Transcription du témoignage de Michel FERRY du 24 décembre 1964.
« Faire le passeur était une passion. Savoir que tant de gars comme ton père, ton grand-père,
ton oncle fuyaient l’Alsace pour ne pas plier le genou devant les nazis, ça me remplissait
d’espoir et de fierté. Et puis il faut le dire, Moussey m’attirait comme un aimant. J’y étais reçu
comme un coq en pâte par plein de gens. A chacun de mes passages, j’allais chez les uns ou
chez les autres avec mes évadés. Le plus souvent a été chez le Joseph EDELBLOUTE et chez
la Joséphine BLAISON. Ton père et toute la famille, comme tu sais, ont été chez les deux.

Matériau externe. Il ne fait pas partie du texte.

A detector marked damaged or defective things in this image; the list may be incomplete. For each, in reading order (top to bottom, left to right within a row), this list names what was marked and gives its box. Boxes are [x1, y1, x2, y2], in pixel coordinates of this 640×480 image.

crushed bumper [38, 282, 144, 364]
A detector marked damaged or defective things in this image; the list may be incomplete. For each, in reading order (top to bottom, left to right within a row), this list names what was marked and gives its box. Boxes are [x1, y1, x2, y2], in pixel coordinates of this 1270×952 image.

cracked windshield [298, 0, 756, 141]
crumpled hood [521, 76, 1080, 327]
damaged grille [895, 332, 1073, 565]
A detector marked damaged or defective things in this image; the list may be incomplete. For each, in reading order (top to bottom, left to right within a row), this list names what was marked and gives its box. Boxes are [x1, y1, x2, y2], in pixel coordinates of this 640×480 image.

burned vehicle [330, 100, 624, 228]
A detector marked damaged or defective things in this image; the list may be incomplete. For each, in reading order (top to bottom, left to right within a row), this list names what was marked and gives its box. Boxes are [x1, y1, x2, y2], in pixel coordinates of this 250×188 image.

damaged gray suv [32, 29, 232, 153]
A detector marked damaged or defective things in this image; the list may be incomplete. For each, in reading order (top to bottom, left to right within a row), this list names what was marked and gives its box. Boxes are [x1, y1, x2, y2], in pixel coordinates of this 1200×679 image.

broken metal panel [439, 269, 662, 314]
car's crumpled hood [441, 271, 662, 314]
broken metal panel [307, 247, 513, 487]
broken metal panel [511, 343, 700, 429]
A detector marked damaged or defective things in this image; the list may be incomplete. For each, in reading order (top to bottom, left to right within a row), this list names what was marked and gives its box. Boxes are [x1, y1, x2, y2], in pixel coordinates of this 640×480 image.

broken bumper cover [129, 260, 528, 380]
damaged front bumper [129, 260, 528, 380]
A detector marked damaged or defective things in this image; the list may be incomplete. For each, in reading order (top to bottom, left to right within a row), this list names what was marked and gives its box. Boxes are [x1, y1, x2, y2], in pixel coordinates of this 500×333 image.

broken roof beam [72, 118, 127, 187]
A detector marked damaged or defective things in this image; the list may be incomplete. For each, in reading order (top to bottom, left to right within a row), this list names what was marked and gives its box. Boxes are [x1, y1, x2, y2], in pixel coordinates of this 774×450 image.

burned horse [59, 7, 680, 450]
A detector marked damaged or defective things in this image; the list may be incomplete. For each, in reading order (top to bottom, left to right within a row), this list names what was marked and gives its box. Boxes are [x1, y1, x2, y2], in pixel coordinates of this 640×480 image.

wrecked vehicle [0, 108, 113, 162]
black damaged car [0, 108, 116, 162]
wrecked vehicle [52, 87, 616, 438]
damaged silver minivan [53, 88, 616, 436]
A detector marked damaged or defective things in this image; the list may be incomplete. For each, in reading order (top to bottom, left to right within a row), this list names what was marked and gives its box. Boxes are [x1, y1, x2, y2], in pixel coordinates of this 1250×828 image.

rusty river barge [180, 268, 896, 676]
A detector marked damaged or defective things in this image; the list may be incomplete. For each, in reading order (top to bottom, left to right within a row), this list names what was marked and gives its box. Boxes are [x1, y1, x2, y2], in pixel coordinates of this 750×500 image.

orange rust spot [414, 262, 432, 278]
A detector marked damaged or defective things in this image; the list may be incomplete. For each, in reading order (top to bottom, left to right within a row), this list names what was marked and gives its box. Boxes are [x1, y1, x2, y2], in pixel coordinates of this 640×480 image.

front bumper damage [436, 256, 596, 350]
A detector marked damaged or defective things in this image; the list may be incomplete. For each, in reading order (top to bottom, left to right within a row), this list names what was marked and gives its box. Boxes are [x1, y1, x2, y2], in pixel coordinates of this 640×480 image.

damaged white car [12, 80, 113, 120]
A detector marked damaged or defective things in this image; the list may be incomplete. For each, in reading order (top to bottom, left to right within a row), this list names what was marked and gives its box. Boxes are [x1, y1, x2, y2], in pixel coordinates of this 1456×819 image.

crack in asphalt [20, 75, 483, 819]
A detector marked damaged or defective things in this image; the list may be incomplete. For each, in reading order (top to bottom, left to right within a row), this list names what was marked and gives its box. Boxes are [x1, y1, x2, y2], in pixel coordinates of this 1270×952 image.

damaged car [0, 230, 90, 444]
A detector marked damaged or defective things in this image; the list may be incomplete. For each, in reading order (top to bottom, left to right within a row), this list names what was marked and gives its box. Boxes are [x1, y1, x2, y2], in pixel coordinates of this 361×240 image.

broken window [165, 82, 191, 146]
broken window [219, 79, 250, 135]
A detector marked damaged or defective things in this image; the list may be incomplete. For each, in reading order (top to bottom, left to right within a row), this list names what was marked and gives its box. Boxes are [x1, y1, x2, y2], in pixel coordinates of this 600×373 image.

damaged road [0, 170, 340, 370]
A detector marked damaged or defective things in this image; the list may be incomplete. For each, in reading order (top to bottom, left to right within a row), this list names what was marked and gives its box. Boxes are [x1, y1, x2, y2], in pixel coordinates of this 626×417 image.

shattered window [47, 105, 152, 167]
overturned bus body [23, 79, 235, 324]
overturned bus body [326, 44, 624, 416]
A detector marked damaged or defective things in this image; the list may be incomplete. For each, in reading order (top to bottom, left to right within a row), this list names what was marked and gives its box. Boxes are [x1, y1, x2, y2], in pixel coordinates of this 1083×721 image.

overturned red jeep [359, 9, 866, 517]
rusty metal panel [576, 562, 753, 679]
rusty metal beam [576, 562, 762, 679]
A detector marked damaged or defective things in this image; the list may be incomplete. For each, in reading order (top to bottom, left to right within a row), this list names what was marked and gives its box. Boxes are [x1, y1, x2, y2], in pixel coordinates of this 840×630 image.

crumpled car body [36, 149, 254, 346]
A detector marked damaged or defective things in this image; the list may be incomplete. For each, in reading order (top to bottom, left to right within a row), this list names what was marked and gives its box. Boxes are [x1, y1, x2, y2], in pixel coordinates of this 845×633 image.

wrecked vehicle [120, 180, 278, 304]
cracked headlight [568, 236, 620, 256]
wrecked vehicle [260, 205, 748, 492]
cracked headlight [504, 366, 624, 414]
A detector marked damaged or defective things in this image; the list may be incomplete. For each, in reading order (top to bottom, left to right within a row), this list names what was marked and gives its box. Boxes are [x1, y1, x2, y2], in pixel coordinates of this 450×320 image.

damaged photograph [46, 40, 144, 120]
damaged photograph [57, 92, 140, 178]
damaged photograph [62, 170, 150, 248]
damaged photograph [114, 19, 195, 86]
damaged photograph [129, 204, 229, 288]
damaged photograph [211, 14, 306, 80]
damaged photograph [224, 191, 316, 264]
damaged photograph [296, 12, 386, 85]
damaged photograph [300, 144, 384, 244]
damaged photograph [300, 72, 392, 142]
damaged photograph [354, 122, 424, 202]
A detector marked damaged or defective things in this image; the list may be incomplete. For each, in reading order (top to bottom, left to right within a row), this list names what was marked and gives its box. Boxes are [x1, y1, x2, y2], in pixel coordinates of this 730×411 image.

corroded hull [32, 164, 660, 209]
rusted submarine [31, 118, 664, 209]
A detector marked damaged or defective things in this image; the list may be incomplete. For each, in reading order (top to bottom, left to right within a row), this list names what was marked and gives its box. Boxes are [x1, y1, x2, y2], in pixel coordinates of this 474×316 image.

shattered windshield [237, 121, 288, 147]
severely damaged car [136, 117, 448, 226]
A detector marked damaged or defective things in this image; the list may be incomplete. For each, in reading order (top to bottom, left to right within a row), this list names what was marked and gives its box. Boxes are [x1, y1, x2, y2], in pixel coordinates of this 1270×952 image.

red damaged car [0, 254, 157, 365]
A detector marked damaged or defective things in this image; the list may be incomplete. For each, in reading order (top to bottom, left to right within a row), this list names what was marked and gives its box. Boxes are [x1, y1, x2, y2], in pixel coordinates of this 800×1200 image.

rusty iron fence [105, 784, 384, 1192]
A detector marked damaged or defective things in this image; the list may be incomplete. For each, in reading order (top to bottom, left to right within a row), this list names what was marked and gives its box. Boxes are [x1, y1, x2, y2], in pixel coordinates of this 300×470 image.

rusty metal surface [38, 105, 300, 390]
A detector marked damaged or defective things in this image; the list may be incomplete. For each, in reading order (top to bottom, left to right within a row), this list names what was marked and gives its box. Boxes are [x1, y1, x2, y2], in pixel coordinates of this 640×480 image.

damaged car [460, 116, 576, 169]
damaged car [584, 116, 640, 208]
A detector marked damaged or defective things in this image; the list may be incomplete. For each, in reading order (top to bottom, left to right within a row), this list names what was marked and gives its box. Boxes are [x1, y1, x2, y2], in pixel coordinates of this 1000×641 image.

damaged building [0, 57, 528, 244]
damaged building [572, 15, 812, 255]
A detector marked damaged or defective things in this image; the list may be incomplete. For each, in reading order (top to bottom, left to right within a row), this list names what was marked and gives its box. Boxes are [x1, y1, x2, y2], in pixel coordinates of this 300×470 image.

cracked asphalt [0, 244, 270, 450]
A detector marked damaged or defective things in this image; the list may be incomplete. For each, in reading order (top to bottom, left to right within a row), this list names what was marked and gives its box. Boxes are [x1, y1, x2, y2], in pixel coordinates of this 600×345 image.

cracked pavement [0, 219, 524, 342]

Mais j’en ai confié aussi chez les MARCHAL de Quieux, le monmon BLAISON, l’Henri
BLAISE, les familles ODILLE, le boulanger, le boucher, les curés, le maire, les forestiers, le
chef de gendarmerie DEMALINE et ses hommes, et encore chez des autres personnes.»
« Souvent, quand mes évadés étaient casés chez l’habitant, dans le train ou dans un camion de
chez LAEDERICH ou par d’autres moyens et ben je poussais un ouf de soulagement et
j’allais casser la croûte chez les uns ou chez les autres avant de rentrer à La Claquette. C’était
souvent chez le chef de gendarmerie DEMALINE que je restais pour le repas de midi.
Je descendais aussi à Senones avec des évadés qui mangeaient et couchaient chez le Mimile
GIESY et qui partaient le lendemain par le train ou par le camion du Robert TISSERAND de
St Michel ou la gimbarde du père MOUGENOT et encore avec d’autres. A Senones j’avais
aussi un bon copain à la gendarmerie.
La gendarmerie de Moussey: c’était un gros rouage de notre filière, parce qu’ils étaient tous
dans le coup; c’est sûr qu’on avait des choses à se dire et à transmettre à chaque fois avec
DEMALINE.
Il y avait des évasions planifiées à l’avance, comme celle de ta famille. Forcément, on ne
pouvait pas lâcher dans la nature une famille entière, car elle se serait vite fait repérer. C’était
toujours plus compliqué quand on passait une famille entière, dès fois les gosses
« bouâlaient », et dans la nuit, ça s’entendait de loin». Quelques fois aussi, à Moussey, je les
confiais au chef de gare (Georges ADENOT), ou alors j’allais avec le Joseph EDELBLOUTE
et mes évadés, jusqu’à la gare d’Etival, là l’Henri LAMBERT se chargeait de mes gars et
souvent, il me prêtait son vélo et je fonçais chez le Jules FERRY à La Bourgonce juste pour
avoir des nouvelles de ceux qu’il hébergeait ou qu’il avait été planquer de droite ou de
gauche. Il allait en planquer à pied jusqu’à Bruyères et dans des patelins autour, comme
garçons de ferme.
Trois fois seulement, je me suis arrêté à la maison des Dernières Cartouches de Nompatelize.
A chaque fois je n’ai vu que ta grand-mère et Pierrot, car ton grand-père et ton père étaient
toujours sur les quatre chemins en mission pour FRANCOIS et PELET et aussi pour convertir
des gens à la Résistance. Alors je ne faisais qu’entrer et sortir, j’avais pas envie de me faire
repérer.
Tu sais, c’était pas facile dans ce village, pour ta famille.
On avait une planque dans un arbre creux dans les dessus de Moussey, il fallait connaitre le
truc; nous devions escalader trois bons mètres avant d’arriver au trou. De temps en temps lors
de mes passages, j’y mettais ce que je pouvais et ce que la famille ou les voisins me donnaient
pour eux, et l’Etienne récupérait quand il pouvait. Lui aussi, tu penses, il connaissait la forêt
comme sa poche.
J’avais un passeur de courrier à Nompatelize: le Charles VOINSON qui était marchand de
cochons, il a même passé deux types dans une cochonnière jusqu’en Haute-Saône. Y en a un
des deux qu’est revenu me voir, au moins cinq ans après la guerre pour me ramener les petits
sous que je lui avais donné afin qu’il aille se planquer loin dans le centre de la France. Moi
j’avais fait une croix dessus mais il m’a rapporté mes petits sous et en plus un litre de gnôle,
et il m’a raconté le voyage avec les cochons du père VOINSON, assis dans la m…..,oui ! De
quoi être dégoûté du cochon pour le reste de sa vie.